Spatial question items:
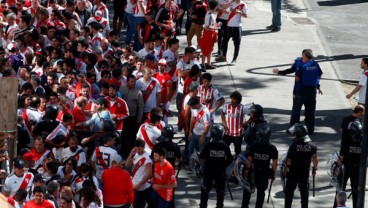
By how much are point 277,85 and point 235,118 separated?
6.09m

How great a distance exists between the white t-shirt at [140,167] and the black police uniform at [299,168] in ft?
6.94

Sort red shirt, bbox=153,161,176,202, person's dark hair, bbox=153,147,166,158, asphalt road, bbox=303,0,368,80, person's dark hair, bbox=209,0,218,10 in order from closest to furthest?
1. person's dark hair, bbox=153,147,166,158
2. red shirt, bbox=153,161,176,202
3. person's dark hair, bbox=209,0,218,10
4. asphalt road, bbox=303,0,368,80

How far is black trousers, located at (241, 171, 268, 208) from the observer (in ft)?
53.0

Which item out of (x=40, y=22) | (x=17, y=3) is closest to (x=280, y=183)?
(x=40, y=22)

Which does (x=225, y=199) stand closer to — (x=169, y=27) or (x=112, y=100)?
(x=112, y=100)

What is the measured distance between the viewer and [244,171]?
16.1 metres

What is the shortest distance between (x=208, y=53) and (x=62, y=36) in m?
3.73

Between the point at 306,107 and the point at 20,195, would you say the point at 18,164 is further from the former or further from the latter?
the point at 306,107

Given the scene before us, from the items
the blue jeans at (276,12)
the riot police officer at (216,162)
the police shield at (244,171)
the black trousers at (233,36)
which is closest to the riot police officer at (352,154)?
the police shield at (244,171)

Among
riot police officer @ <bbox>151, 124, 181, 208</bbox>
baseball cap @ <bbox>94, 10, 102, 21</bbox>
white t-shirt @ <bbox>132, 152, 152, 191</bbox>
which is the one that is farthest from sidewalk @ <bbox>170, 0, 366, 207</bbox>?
baseball cap @ <bbox>94, 10, 102, 21</bbox>

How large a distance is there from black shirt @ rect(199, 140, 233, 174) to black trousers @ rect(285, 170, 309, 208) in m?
0.95

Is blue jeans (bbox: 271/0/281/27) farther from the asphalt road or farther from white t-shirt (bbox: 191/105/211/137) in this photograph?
white t-shirt (bbox: 191/105/211/137)

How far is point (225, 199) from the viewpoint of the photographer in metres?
17.2

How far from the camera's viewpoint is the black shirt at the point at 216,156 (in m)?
16.1
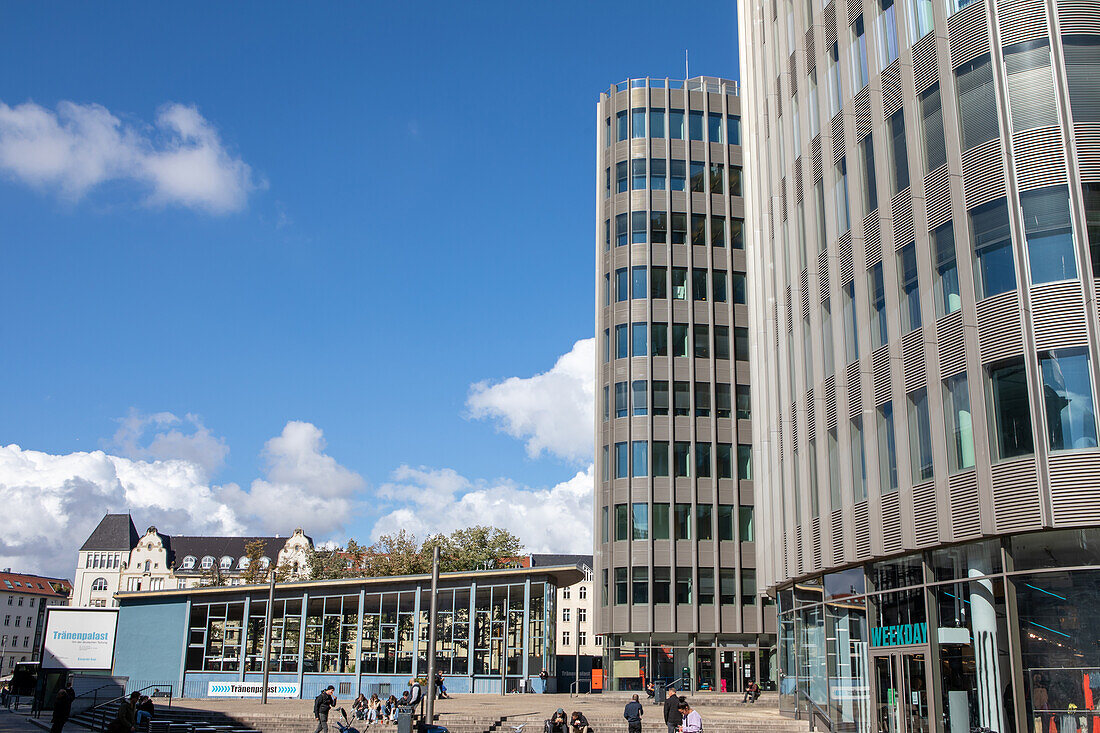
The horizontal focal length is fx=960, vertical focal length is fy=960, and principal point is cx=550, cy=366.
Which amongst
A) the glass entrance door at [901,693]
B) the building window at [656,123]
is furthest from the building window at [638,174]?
the glass entrance door at [901,693]

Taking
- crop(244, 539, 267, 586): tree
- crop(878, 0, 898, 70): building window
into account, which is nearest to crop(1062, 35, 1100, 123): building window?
crop(878, 0, 898, 70): building window

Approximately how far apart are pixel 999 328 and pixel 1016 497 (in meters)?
3.61

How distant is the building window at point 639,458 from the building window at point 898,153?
33.0 meters

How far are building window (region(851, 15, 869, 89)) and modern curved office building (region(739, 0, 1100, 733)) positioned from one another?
0.20ft

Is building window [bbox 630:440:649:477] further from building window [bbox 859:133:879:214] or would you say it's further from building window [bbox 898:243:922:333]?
building window [bbox 898:243:922:333]

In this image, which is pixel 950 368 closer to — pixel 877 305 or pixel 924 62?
pixel 877 305

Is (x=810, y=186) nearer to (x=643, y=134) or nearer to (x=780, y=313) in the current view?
(x=780, y=313)

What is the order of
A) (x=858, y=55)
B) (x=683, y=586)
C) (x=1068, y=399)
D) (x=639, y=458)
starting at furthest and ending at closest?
(x=639, y=458)
(x=683, y=586)
(x=858, y=55)
(x=1068, y=399)

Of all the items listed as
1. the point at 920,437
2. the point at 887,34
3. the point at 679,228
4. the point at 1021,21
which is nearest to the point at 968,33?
the point at 1021,21

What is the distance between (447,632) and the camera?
50.3m

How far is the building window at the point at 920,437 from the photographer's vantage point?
2211cm

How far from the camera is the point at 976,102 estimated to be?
22078mm

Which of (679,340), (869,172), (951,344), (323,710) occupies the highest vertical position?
(679,340)

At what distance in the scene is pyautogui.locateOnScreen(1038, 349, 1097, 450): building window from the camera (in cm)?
1884
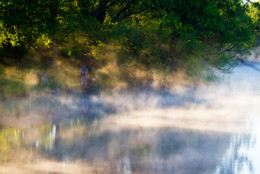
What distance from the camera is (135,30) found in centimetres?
2378

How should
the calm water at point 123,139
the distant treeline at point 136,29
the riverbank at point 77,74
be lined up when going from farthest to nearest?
the riverbank at point 77,74 → the distant treeline at point 136,29 → the calm water at point 123,139

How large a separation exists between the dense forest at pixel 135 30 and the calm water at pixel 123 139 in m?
4.19

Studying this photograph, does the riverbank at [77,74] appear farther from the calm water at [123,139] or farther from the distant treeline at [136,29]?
the calm water at [123,139]

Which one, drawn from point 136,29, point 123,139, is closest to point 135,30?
point 136,29

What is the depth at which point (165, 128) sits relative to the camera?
510 inches

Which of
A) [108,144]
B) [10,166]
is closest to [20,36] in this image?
[108,144]

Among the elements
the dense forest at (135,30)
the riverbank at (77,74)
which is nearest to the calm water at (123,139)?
the dense forest at (135,30)

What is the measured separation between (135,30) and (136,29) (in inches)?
6.1

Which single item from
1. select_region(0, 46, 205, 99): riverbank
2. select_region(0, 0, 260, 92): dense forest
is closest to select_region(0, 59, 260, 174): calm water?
select_region(0, 0, 260, 92): dense forest

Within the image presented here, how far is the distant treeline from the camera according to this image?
2041 cm

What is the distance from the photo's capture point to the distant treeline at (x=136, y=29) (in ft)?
66.9

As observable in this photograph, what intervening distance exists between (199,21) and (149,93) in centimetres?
526

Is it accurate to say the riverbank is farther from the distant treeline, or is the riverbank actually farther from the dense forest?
the distant treeline

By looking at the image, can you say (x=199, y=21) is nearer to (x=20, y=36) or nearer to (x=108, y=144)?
(x=20, y=36)
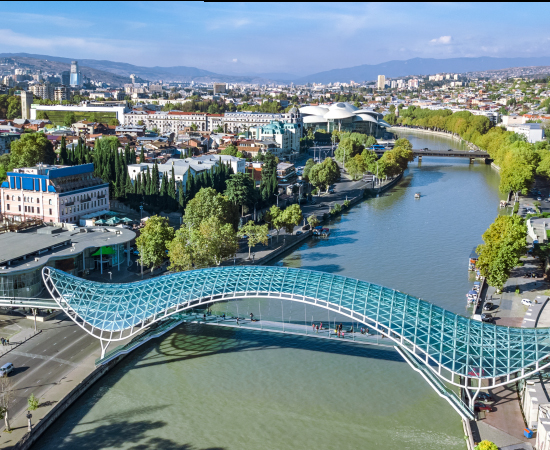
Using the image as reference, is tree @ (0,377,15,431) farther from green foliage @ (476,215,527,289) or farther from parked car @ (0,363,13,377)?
green foliage @ (476,215,527,289)

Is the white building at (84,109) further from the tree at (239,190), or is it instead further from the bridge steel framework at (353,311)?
the bridge steel framework at (353,311)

Brief:
Copy out every one of the items above word for word, leaving out the pictures.

Exercise result:
By how much are point 277,85 and point 235,118 separated?
6.09m

How great a distance exists between the white t-shirt at [140,167] and the black police uniform at [299,168] in ft?
6.94

Sort red shirt, bbox=153,161,176,202, person's dark hair, bbox=153,147,166,158, asphalt road, bbox=303,0,368,80, person's dark hair, bbox=209,0,218,10 in order from closest to furthest?
1. person's dark hair, bbox=153,147,166,158
2. red shirt, bbox=153,161,176,202
3. person's dark hair, bbox=209,0,218,10
4. asphalt road, bbox=303,0,368,80

How far is black trousers, located at (241, 171, 268, 208) from the observer (in ft)?
53.0

Which item out of (x=40, y=22) | (x=17, y=3) is closest to (x=280, y=183)?
(x=40, y=22)

Which does (x=225, y=199) stand closer to — (x=169, y=27) or (x=112, y=100)?
(x=112, y=100)

What is the measured distance between the viewer and [244,171]?
16.1 metres

What is the shortest distance between (x=208, y=53) and (x=62, y=36) in m?
3.73

Between the point at 306,107 and the point at 20,195, would you say the point at 18,164 is further from the former or further from the latter?
the point at 306,107

Given the scene before us, from the items
the blue jeans at (276,12)
the riot police officer at (216,162)
the police shield at (244,171)
the black trousers at (233,36)
which is closest to the riot police officer at (352,154)?
the police shield at (244,171)

Among
riot police officer @ <bbox>151, 124, 181, 208</bbox>
baseball cap @ <bbox>94, 10, 102, 21</bbox>
white t-shirt @ <bbox>132, 152, 152, 191</bbox>
which is the one that is farthest from sidewalk @ <bbox>170, 0, 366, 207</bbox>?
baseball cap @ <bbox>94, 10, 102, 21</bbox>

How large a distance is there from black shirt @ rect(199, 140, 233, 174) to black trousers @ rect(285, 170, 309, 208) in m?
0.95

Is blue jeans (bbox: 271/0/281/27) farther from the asphalt road or farther from white t-shirt (bbox: 191/105/211/137) in this photograph?
white t-shirt (bbox: 191/105/211/137)

How far is point (225, 199) from the viewpoint of the photographer in metres?
17.2

How far from the camera's viewpoint is the black shirt at the point at 216,156 (in m)?
16.1
The horizontal focal length is fx=960, vertical focal length is fy=960, and principal point is cx=550, cy=366.
Which amongst
A) the glass entrance door at [901,693]
B) the building window at [656,123]
is furthest from the building window at [638,174]?
the glass entrance door at [901,693]

Taking
- crop(244, 539, 267, 586): tree
- crop(878, 0, 898, 70): building window
into account, which is nearest to crop(1062, 35, 1100, 123): building window?
crop(878, 0, 898, 70): building window

Approximately how far apart are pixel 999 328 and pixel 1016 497 (in meters)?
3.61

How distant is the building window at point 639,458 from the building window at point 898,153?
33.0 meters

How far are building window (region(851, 15, 869, 89)) and modern curved office building (region(739, 0, 1100, 733)) positioned from one another?
0.20ft

Is building window [bbox 630:440:649:477] further from building window [bbox 859:133:879:214] or would you say it's further from building window [bbox 898:243:922:333]?
building window [bbox 898:243:922:333]

In this image, which is pixel 950 368 closer to — pixel 877 305 or pixel 924 62?
pixel 877 305

Is (x=810, y=186) nearer to (x=643, y=134) or nearer to (x=780, y=313) in the current view?
(x=780, y=313)

What is the order of
A) (x=858, y=55)
B) (x=683, y=586)
C) (x=1068, y=399)
D) (x=639, y=458)
starting at furthest and ending at closest?
(x=639, y=458)
(x=683, y=586)
(x=858, y=55)
(x=1068, y=399)

Of all the items listed as
1. the point at 920,437
2. the point at 887,34
3. the point at 679,228
4. the point at 1021,21
which is nearest to the point at 968,33?
the point at 1021,21

What is the distance between (447,632) and the camera?
50.3m

How far is the building window at the point at 920,437 from the photographer's vantage point?
2211cm

How far from the camera is the point at 976,102 estimated to be?
22078mm

Which of (679,340), (869,172), (951,344), (323,710) occupies the highest vertical position?
(679,340)

At what distance in the scene is pyautogui.locateOnScreen(1038, 349, 1097, 450): building window from the camera (in cm)?
1884
What distance from the camera is (135,30) found in centimetres?
2378

How should
the calm water at point 123,139
the distant treeline at point 136,29
the riverbank at point 77,74
be lined up when going from farthest to nearest?
the riverbank at point 77,74 → the distant treeline at point 136,29 → the calm water at point 123,139

How large a separation exists between the dense forest at pixel 135 30 and the calm water at pixel 123 139 in m?
4.19

Studying this photograph, does the riverbank at [77,74] appear farther from the calm water at [123,139] or farther from the distant treeline at [136,29]?
the calm water at [123,139]

Which one, drawn from point 136,29, point 123,139, is closest to point 135,30?
point 136,29

What is the depth at which point (165, 128) sits relative to the camera?
510 inches

Which of
A) [108,144]
B) [10,166]
is closest to [20,36] in this image?
[108,144]

Among the elements
the dense forest at (135,30)
the riverbank at (77,74)
which is nearest to the calm water at (123,139)?
the dense forest at (135,30)

What is the measured separation between (135,30) and (136,29) (in inches)?
6.1

Which single item from
1. select_region(0, 46, 205, 99): riverbank
2. select_region(0, 0, 260, 92): dense forest
is closest to select_region(0, 59, 260, 174): calm water?
select_region(0, 0, 260, 92): dense forest

Within the image presented here, how far is the distant treeline from the camera according to this image?
2041 cm

What is the distance from the photo's capture point to the distant treeline at (x=136, y=29) (in ft)?
66.9

As observable in this photograph, what intervening distance exists between (199,21) and (149,93) in centimetres?
526

Is it accurate to say the riverbank is farther from the distant treeline, or is the riverbank actually farther from the dense forest?
the distant treeline

By looking at the image, can you say (x=199, y=21) is nearer to (x=20, y=36) or nearer to (x=108, y=144)?
(x=20, y=36)
Using the image as reference, is tree @ (0,377,15,431) farther from green foliage @ (476,215,527,289) or farther from parked car @ (0,363,13,377)?
green foliage @ (476,215,527,289)

Is the white building at (84,109) further from the tree at (239,190), or is it instead further from the bridge steel framework at (353,311)?
the bridge steel framework at (353,311)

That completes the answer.